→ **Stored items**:
== Segment start ==
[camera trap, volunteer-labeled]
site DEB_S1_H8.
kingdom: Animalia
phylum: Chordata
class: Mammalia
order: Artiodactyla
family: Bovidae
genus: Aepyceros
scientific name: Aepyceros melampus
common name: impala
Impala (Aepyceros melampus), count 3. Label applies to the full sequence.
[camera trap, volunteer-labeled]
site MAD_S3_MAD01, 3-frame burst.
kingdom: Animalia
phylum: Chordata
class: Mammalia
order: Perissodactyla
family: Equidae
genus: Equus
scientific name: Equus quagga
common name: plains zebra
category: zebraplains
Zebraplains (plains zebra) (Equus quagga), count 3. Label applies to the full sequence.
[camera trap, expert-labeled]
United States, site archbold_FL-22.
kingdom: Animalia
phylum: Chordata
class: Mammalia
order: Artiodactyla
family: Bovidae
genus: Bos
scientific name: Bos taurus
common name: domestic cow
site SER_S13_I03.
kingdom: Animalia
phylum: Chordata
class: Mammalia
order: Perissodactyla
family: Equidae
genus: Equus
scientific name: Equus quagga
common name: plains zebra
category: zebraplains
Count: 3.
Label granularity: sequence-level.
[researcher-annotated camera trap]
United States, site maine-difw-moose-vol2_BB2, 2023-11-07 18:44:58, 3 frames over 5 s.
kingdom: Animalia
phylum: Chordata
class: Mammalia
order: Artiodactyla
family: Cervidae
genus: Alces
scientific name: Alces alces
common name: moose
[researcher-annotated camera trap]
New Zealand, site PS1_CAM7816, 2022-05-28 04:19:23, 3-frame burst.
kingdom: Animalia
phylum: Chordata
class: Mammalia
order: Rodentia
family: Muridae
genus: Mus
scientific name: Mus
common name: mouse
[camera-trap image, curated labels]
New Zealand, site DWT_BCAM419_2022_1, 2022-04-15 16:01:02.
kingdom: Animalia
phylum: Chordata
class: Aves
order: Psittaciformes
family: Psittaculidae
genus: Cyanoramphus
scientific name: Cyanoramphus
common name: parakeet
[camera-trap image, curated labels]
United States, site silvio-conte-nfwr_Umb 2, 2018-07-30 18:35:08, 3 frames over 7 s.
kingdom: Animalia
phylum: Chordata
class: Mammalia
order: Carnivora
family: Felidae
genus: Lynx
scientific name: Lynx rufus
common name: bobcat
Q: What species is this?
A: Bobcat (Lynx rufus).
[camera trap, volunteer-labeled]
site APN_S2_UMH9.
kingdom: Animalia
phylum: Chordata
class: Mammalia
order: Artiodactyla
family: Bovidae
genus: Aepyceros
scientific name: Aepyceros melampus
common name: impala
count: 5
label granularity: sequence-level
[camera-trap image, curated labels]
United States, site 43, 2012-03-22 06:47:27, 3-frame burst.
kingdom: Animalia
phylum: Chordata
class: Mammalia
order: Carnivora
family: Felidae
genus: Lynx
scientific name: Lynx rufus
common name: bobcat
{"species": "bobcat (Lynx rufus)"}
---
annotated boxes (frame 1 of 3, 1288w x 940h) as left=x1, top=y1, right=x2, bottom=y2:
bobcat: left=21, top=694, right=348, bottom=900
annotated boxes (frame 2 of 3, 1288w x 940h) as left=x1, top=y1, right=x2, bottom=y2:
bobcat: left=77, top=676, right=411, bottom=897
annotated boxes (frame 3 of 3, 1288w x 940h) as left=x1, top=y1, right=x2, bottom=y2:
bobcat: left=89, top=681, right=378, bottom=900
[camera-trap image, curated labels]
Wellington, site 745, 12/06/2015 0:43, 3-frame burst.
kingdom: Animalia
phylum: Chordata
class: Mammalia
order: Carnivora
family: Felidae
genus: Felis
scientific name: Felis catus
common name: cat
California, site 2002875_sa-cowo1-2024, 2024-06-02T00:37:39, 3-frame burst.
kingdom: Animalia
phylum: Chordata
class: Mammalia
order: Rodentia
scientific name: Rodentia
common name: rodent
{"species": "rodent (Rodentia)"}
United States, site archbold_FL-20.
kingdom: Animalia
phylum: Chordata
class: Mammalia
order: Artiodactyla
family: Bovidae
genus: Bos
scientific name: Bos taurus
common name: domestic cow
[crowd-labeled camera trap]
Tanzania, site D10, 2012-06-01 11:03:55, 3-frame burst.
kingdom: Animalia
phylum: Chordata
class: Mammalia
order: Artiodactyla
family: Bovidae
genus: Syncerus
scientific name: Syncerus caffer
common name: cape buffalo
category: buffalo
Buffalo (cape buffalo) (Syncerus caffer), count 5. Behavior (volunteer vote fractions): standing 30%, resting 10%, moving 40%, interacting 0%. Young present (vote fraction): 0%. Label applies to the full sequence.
== Segment end ==
→ **Exercise prompt**:
Scan the records above for the word "States". Copy each line that has it.

→ **Answer section**:
United States, site archbold_FL-22.
United States, site maine-difw-moose-vol2_BB2, 2023-11-07 18:44:58, 3 frames over 5 s.
United States, site silvio-conte-nfwr_Umb 2, 2018-07-30 18:35:08, 3 frames over 7 s.
United States, site 43, 2012-03-22 06:47:27, 3-frame burst.
United States, site archbold_FL-20.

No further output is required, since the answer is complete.